(Collected data entries)
________________________

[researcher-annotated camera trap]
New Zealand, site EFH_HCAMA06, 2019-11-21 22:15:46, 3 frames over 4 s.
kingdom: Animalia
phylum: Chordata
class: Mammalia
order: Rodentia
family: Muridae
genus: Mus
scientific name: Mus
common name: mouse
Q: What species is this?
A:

________________________

◆ **WHAT THE TASK ASKS**
Return the lines beginning at the one that contains "scientific name: Mus" and continuing through the last line of the data, exactly as they stand and without any others.

◆ **FINISHED EXERCISE**
scientific name: Mus
common name: mouse
Q: What species is this?
A:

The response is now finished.